President Sooronbai Jeenbekov said the country was facing an attempted coup d'etat.
President Sooronbai Jeenbekov said the country was facing an attempted coup d'etat.PHOTO: REUTERS

BISHKEK (REUTERS) - Opposition groups in Kyrgyzstan said they had seized power in the strategically-important Central Asian country on Tuesday (Oct 6) after taking control of government buildings in the capital during protests over a parliamentary election.

President Sooronbai Jeenbekov said the country, which hosts a Russian air base and a large Canadian-controlled gold mine, was facing an attempted coup d'etat.  

He called for calm and ordered security forces not to open fire on protesters after overnight unrest in which the government said one person was killed at 590 wounded.

Officials said later the vote would be rerun, but it was not clear who would run it.

Burnt cars littered Bishkek, the capital, on Tuesday morning after protesters took control of the main government building, known as the White House, which briefly caught fire before emergency services put out the blaze.

Debris from inside, including government papers, and office furniture, was strewn outside after protesters ransacked parts of it.

Kyrgyzstan borders China and is a close ally of Russia and has long been a platform for geopolitical competition between Moscow, Washington and Beijing. It has a history of political volatility - two of its presidents have been toppled by revolts in the past 15 years.

The opposition said it had set up a coordination council and was discussing the line-up of a provisional government.

"The leaders of parties that took part in the election have assumed responsibility for restoring public order," the council said.

Opposition groups also had freed Almazbek Atambayev, a former president jailed on corruption charges after falling out with Mr Jeenbekov.

Mr Atambayev was not named to any role, however, and Mr Jeenbekov showed no immediate signs of relinquishing power. 

The Cabinet, which operates out of a building separate from the White House, said it continued to function although Prime Minister Kubatbek Boronov has not appeared in public since the unrest began. 

The central election commission said it had annulled the results of the election, meaning a new vote would have to be held shortly. 

Parliament said it would try to hold an emergency meeting on Wednesday after lawmakers failed to gather a quorum on Tuesday. 

Several opposition politicians urged them to install a provisional cabinet to legitimise a transfer of power. 

Interior Minister Kashkar Junushaliyev did not show up for work on Tuesday, a ministry spokesman said, saying that Mr Kursan Asanov, an opposition politician and a former senior security official, had taken over as acting interior minister.

 
 
 

Police had been ordered to ensure citizens' safety and prevent clashes and looting, the same spokesman said.

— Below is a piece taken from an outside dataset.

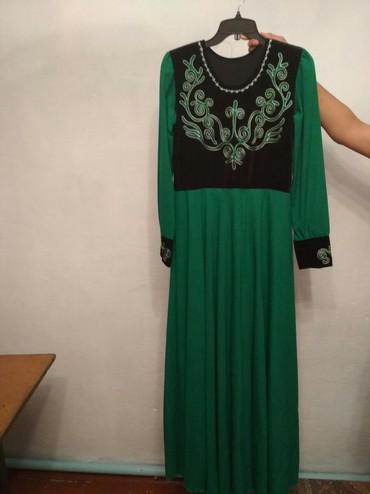 вечерние платья для полных дам в Кыргызстан: Продаю новое кыргызское платье натуральный бархат, шифон размер не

Meanwhile, the second-largest gold deposit in Kyrgyzstan, Jeruy, was shut down by unidentified people on Tuesday, its Russian-owned operator said.

The Russian embassy to Kyrgyzstan said it supported resolving the situation in the country through legal means while ensuring stability and people’s safety.

CONTESTED VOTE

Trouble erupted on Monday after police used tear gas and water cannon to disperse thousands of people demonstrating against the results of a parliamentary election on Sunday, which they demanded be annulled.

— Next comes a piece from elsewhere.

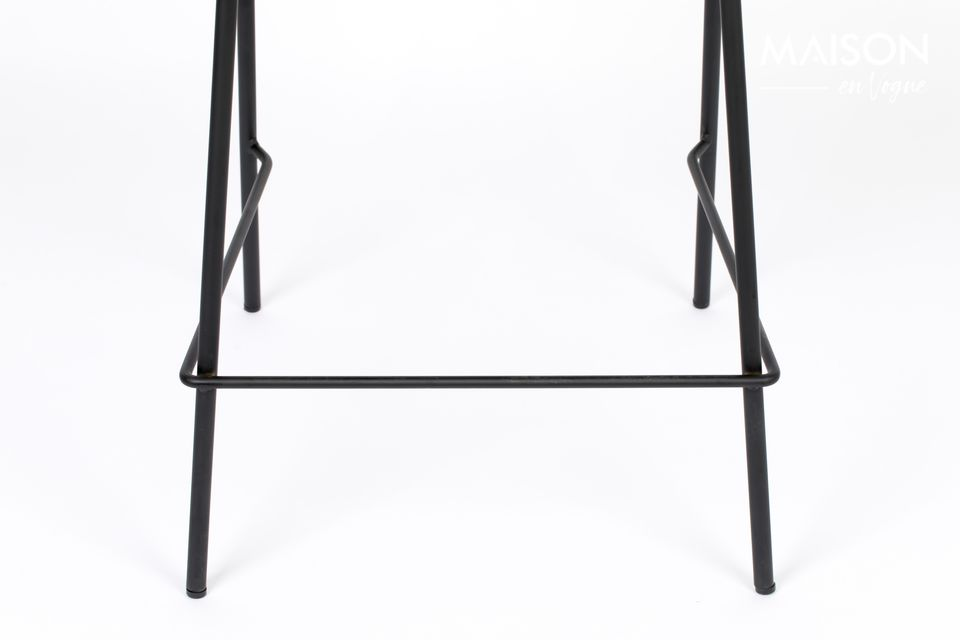 Sitting around a bar has never been so comfortable! A clever hybrid between a chair and a stool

Western observers said the election, which appeared to have handed most seats to two establishment parties supporting closer links between the former Soviet republic and Russia, had been marred by vote buying.

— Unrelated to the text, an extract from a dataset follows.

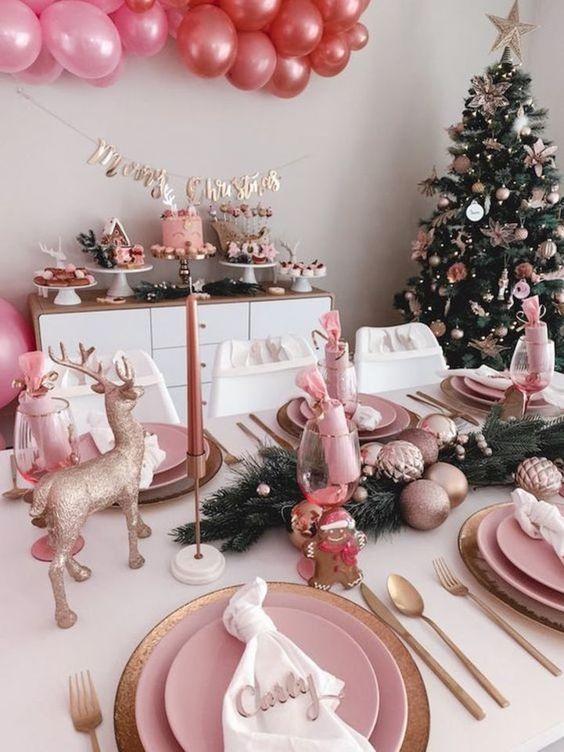 Mesa para la cena navideña rosa con dorado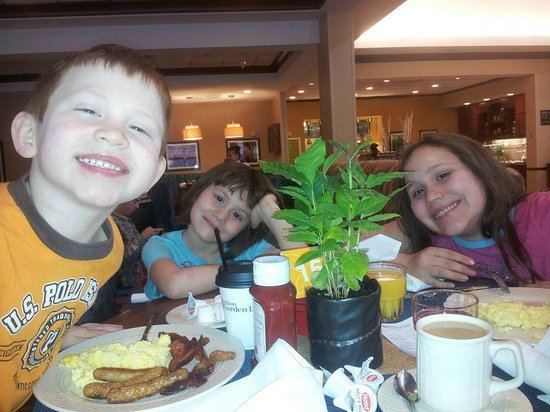 Hilton Garden Inn Chicago O'Hare Airport:                   Great Breakfast!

One of the parties was close to Mr Jeenbekov, the president.

As well as storming the White House, which houses both the president and Parliament, protesters took over several other buildings, including the mayor’s office. 

They appointed their own acting head of national security, acting prosecutor general and a commandant of Bishkek, although there were no indications of how much power they wielded.

Protesters also freed several former senior officials jailed under Mr Jeenbekov, including former prime minister Sapar Isakov and Atambayev's former chief of staff, Farid Niyazov.

Several provincial governors have resigned, according to local media reports which said public rallies had begun on Tuesday in several provincial centres, most of them anti-government.

Mr Jeenbekov's supporters were gathering in the southern city of Osh, the same reports said, where his brother Asylbek Jeenbekov called for unity and order.